-- Begin Page --

Out of interest, do you ever use Mediawiki::API to wrap LWP? It supports retries and error reporting. —SMALLJIM 18:16, 17 August 2011 (UTC) - Nope, it's there as a sanity check and just because I can. Never used the mediawiki package as I've never done any heavy lifting with mediawiki just simple page grabbing/uploading. - DamianZaremba (talk • contribs) 18:27, 17 August 2011 (UTC) - from phone
- Nice one. Hope it doesn't wake you up in the middle of the night :) Is the updates page for anything other than a visual confirmation that CBNG is still running? If not, I'd suggest that looking at CBNG's contribs would be just as easy, making it perhaps unnecessary.
- This script is now running hourly and seems to work ok, updates at User:ClueBot NG/running. - DamianZaremba (talk • contribs) 14:57, 17 August 2011 (UTC)

-- End Page --

_What this exercise asks_:
a – Repeat word for word the part of the ClueBot NG talk thread from "Out of interest, do" through "14:57, 17 August 2011 (UTC)".
b – Carry on the ClueBot NG talk thread after its last line.

-- Begin Provided data --

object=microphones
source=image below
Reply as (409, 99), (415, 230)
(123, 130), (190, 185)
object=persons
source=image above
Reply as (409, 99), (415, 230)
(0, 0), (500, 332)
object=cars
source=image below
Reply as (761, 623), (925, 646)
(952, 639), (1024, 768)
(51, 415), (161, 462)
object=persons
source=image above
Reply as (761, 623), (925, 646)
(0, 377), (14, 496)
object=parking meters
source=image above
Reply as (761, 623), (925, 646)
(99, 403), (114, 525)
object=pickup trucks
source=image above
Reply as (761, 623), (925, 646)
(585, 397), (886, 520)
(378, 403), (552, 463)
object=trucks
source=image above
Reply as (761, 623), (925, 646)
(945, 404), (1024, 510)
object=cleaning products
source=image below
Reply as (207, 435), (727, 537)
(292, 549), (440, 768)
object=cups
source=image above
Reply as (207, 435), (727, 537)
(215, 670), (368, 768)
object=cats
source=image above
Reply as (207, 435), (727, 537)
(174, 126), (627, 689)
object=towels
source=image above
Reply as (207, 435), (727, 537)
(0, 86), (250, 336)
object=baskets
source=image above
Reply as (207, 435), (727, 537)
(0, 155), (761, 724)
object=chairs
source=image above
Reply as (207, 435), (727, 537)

-- End Provided data --

_Replies_:
a –
Out of interest, do you ever use Mediawiki::API to wrap LWP? It supports retries and error reporting. —SMALLJIM 18:16, 17 August 2011 (UTC) - Nope, it's there as a sanity check and just because I can. Never used the mediawiki package as I've never done any heavy lifting with mediawiki just simple page grabbing/uploading. - DamianZaremba (talk • contribs) 18:27, 17 August 2011 (UTC) - from phone
- Nice one. Hope it doesn't wake you up in the middle of the night :) Is the updates page for anything other than a visual confirmation that CBNG is still running? If not, I'd suggest that looking at CBNG's contribs would be just as easy, making it perhaps unnecessary.
- This script is now running hourly and seems to work ok, updates at User:ClueBot NG/running. - DamianZaremba (talk • contribs) 14:57, 17 August 2011 (UTC)

b –
- I'd say a cronjob sounds best - simple and fast enough. Periodically checking the timestamp of its latest edit via the API would work, I think. —SMALLJIM 13:36, 17 August 2011 (UTC)
- If the processes crash now then they will attempt to auto restart and failing that will email me and Rich. It could still "break" in a number of ways which is much harder to quickly see such as the API not returning good data, UDP sockets not binding properly on the bot etc. I'll try and come up with some sort of test that can cover all the components but it is quite complex. Possibly even a cronjob to see if it has made any edits in the past hour would work but would be not be so quick to alert. - DamianZaremba (talk • contribs) 12:39, 17 August 2011 (UTC)
- Thanks! I'll notify you quicker if I see that it's down again. Some means of automatically alerting yourself when it fails may be a good idea - I suspect that everyone who cares assumed it was offline for retraining or maintenance or something like that. After all, it does provide an invaluable service these days. —SMALLJIM 12:13, 17 August 2011 (UTC)
Down again
Well that was a worst case scenario: CBNG stopped just after 0730 and your script should have alerted you at 0900. —SMALLJIM 08:40, 18 August 2011 (UTC)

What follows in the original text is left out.